Our results identified neuronal activity-induced de novo DNA methylation as a regulator of enhancer activity that affects excitatory synaptogenesis. Therefore, de novo DNA methylation has a much broader and more fundamental role in neurons than previously recognized. Although studies of neuronal activity-induced DNA methylation have traditionally focused on its roles in the regulation of promoter activity [7, 9], our results suggest a previously underappreciated role for de novo DNA methylation in the regulation of enhancer activity.
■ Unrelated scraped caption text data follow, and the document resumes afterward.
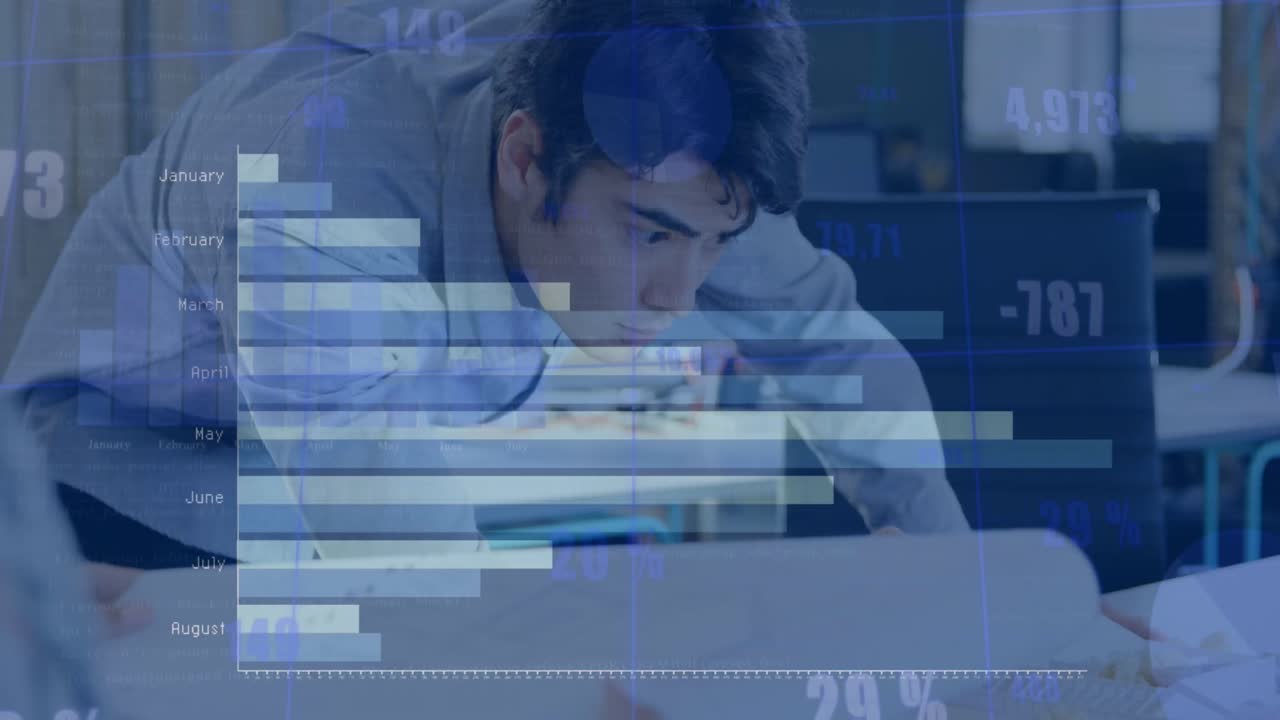 남성 건축가 작업에 대한 금융 데이터 처리의 애니메이션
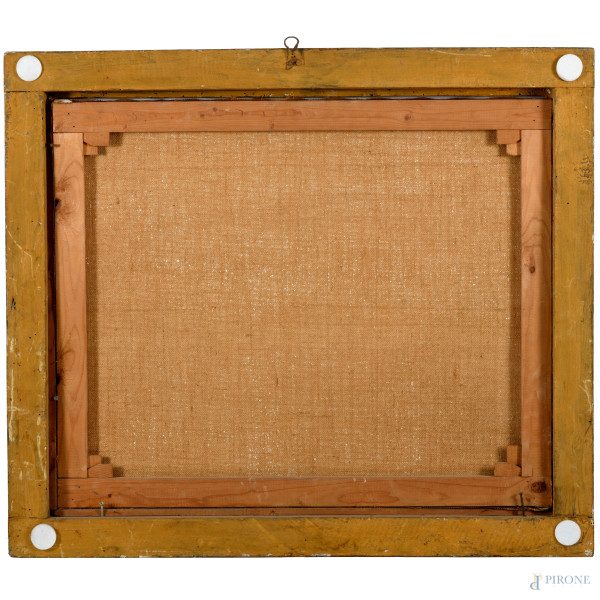 Donne al pozzo, olio su tela, XVIII secolo, cm 60,5x74,5, entro cornice, (difetti)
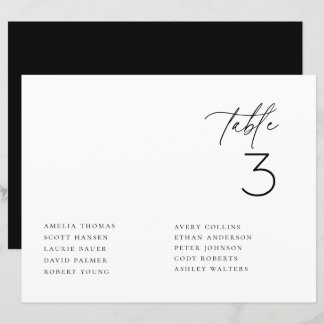 Minimalistische Tischsitzordnung für die Hochzeit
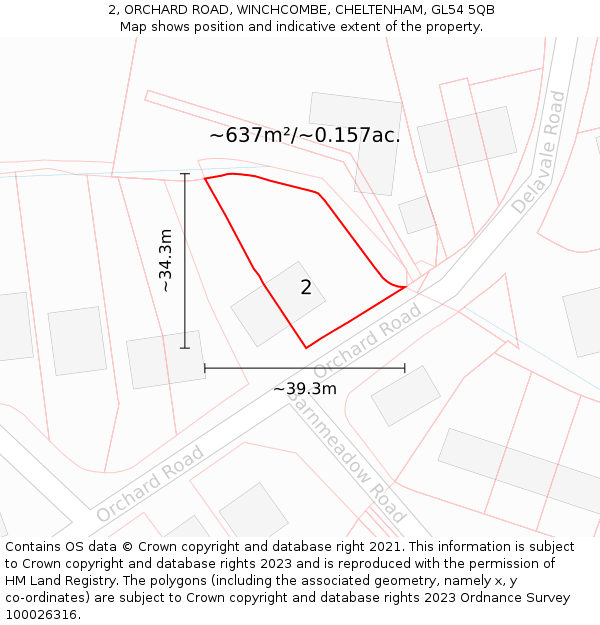 2, ORCHARD ROAD, WINCHCOMBE, CHELTENHAM, GL54 5QB: Plot and title map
Availability of data and materials

The datasets generated and analyzed during the current study are available in the NCBI Gene Expression Omnibus repository under accession number GSE149342 (https://www.ncbi.nlm.nih.gov/geo/query/acc.cgi?acc=GSE149342). The datasets used and analyzed during the current study are available in the NCBI Gene Expression Omnibus repository under accession numbers GSE21161 (https://www.ncbi.nlm.nih.gov/geo/query/acc.cgi?acc=GSE21161) and GSE82015 (https://www.ncbi.nlm.nih.gov/geo/query/acc.cgi?acc=GSE82015).

Conflict of interests

The authors have nothing to declare.